Student Perceptions in Conferring: A Phenomenographic Exploration of Student Perceptions on Teacher-Student Writing Conferences
Date of Award
Doctor of Education in Secondary Education - English (Ed.D)
Dr. Darren Crovitz
Dr. Rachel Gaines
Dr. Anete Vásquez
This phenomenographic research explores how students perceive one-on-one (teacher-student) writing conferences. At least twice a year, I sit with my 9th-grade English students to discuss their writing. Together, we go over their last writing assignment. I coach them to make their writing better while pointing out positive elements of their writing. I check for understanding by having the students verbally repeat a summary of their conference. While I feel connected to the students and their writing by conferring, I have rarely considered what they thought about the conference. After our conference, do they feel like they truly learned something? I want to know their thoughts about how to make conferring about writing better for them. The research explores 9th-grade student perceptions of writing conferences in a rural Georgia high school. I used my own students for this research, which included 22 participants. My participants completed surveys after one writing conference.

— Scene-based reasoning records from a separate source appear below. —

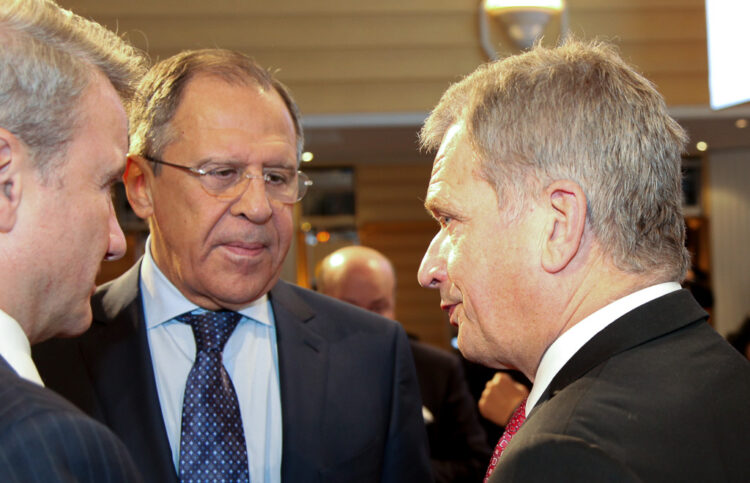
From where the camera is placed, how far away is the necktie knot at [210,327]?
196cm

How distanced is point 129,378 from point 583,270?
3.72ft

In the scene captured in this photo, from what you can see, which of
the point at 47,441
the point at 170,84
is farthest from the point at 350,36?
the point at 47,441

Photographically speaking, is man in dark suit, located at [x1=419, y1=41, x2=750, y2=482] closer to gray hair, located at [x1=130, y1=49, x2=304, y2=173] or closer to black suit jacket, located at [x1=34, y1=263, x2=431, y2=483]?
black suit jacket, located at [x1=34, y1=263, x2=431, y2=483]

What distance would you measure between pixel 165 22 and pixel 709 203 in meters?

Participants answered a list of questions, both open-ended and closed-ended questions, about their conferring experience. By studying these participant surveys, I determined how students perceived teacher-student writing conferences. I interviewed five participants to seek further clarification of the overall survey answers.
Questions I answered included:
1. What are students' overall perceptions about writing conferences?
2. What elements (if any) of writing conferences do students find useful?
3. According to students, what can teachers do to make writing conferences more useful for students?